* **Problem to work on**
With no word left out, write out the entire listing.

Start of Available records

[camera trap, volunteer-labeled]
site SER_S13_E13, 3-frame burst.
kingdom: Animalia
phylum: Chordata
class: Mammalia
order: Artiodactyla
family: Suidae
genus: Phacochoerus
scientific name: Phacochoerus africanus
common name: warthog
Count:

End of Available records

* **Task response**
[camera trap, volunteer-labeled]
site SER_S13_E13, 3-frame burst.
kingdom: Animalia
phylum: Chordata
class: Mammalia
order: Artiodactyla
family: Suidae
genus: Phacochoerus
scientific name: Phacochoerus africanus
common name: warthog
Count:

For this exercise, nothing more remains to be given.